Возвратившись в номер, Остап увидел, что молочные братья уже сидят друг против друга на полу и, устало отпихиваясь ладонями, бормочут: «А ты кто такой?»
– Не поделились? – спросил Остап, задергивая портьеру.
Паниковский и Балаганов быстро вскочили на ноги и принялись рассказывать. Каждый из них приписывал весь успех себе и чернил действия другого. Обидные для себя подробности они, не сговариваясь, опускали, приводя взамен их большое количество деталей, рисующих в выгодном свете их молодечество и расторопность.
– Ну, довольно, – молвил Остап, – не стучите лысиной по паркету. Картина битвы мне ясна. Так вы говорите, с ним была девушка? Это хорошо. Итак, маленький служащий запросто носит в кармане... вы, кажется, уже посчитали? Сколько там? Ого! Десять тысяч! Жалование господина Корейко за двадцать лет беспорочной службы. Зрелище для богов, как пишут наиболее умные передовики. Но не помешал ли я вам? Вы что-то делали тут на полу? Вы делили деньги? Продолжайте, продолжайте, я посмотрю.

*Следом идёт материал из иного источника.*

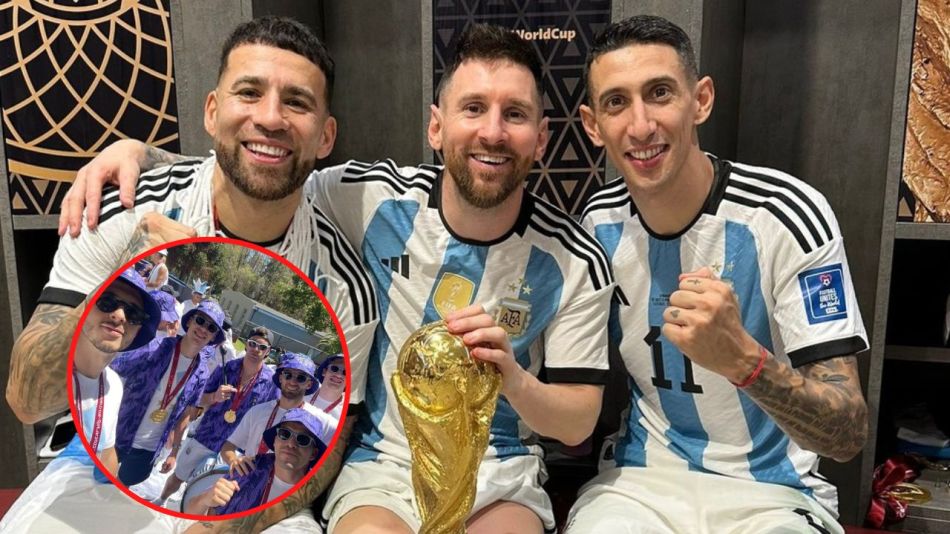 Así son las camisas exclusivas que usó la Selección Argentina en la caravana para celebrar la victoria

– Я хотел честно, – сказал Балаганов, собирая деньги с кровати, – по справедливости. Всем поровну, по две с половиной тысячи.

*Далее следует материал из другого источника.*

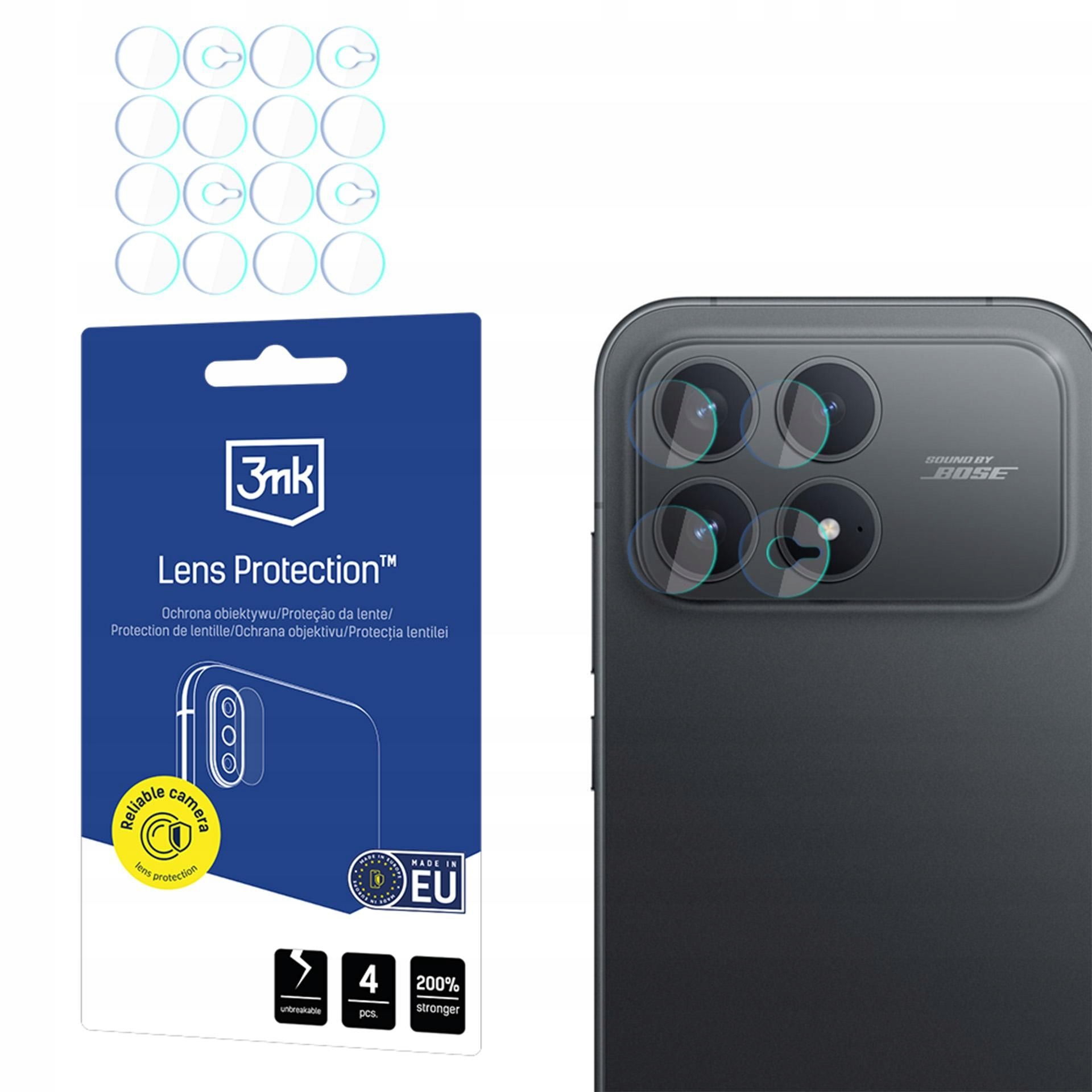 4x Szkło na obiektyw aparatu do Poco F8 Pro 3mk Lens Protection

И, разложив деньги на четыре одинаковые кучки, он скромно отошел в сторону, сказавши:
– Вам, мне, ему и Козлевичу.
– Очень хорошо, – заметил Остап. – А теперь пусть разделит Паниковский, у него, как видно, имеется особое мнение.
Оставшийся при особом мнении Паниковский принялся за дело с большим азартом. Наклонившись над кроватью, он шевелил толстыми губами, слюнил пальцы и без конца переносил бумажки с места на место, будто раскладывал Большой Королевский пасьянс. После всех ухищрений на одеяле образовались три стопки: одна – большая, из чистых новеньких бумажек, вторая – такая же, но из бумажек погрязнее, и третья – маленькая и совсем грязная.

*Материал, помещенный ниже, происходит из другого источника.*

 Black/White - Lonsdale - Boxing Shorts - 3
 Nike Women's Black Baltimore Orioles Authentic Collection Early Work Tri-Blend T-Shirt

– Нам с вами по четыре тысячи, – сказал он Бендеру, – а Балаганову две. Он и на две не наработал.
– А Козлевичу? – спросил Балаганов, в гневе закрывая глаза.
– За что же Козлевичу? – завизжал Паниковский. – Это грабеж! Кто такой Козлевич, чтобы с ним делиться! Я не знаю никакого Козлевича!
– Все? – спросил великий комбинатор.
– Все, – ответил Паниковский, не отводя глаз от пачки с чистыми бумажками. – Какой может быть в этот момент Козлевич?
– А теперь буду делить я, – по-хозяйски сказал Остап.
Он не спеша соединил кучки воедино, сложил деньги в железную коробочку, а коробочку засунул в карман белых джентльменских брюк.
– Все эти деньги, – заключил он, – будут сейчас же возвращены потерпевшему гражданину Корейко. Вам нравится такой способ дележки?
– Нет, не нравится! – вырвалось у Паниковского.
– Бросьте шутить, Бендер! – недовольно сказал Балаганов. – Надо разделить по справедливости.
– Этого не будет, – холодно сказал Остап. – И вообще, в этот полночный час я с вами шутить не собираюсь.
Паниковский всплеснул старческими лиловатыми ладонями. Он с ужасом посмотрел на великого комбинатора, отошел в угол и затих. Изредка только сверкал оттуда золотой зуб нарушителя конвенции.
У Балаганова сразу сделалось мокрое, как бы сварившееся на солнце, лицо.
– Зачем же мы работали? – сказал он, отдуваясь. – Так нельзя. Это... Объясните…
– Вам, – вежливо сказал Остап, – любимому сыну лейтенанта, я могу повторить только то, что я говорил в Арбатове. Я чту Уголовный кодекс. Я не налетчик, а идейный борец за денежные знаки. В мои четыреста честных способов отъема денег ограбление не входит, как-то не укладывается. И потом мы прибыли сюда не за десятью тысячами. Этих тысяч мне лично нужно по крайней мере пятьсот.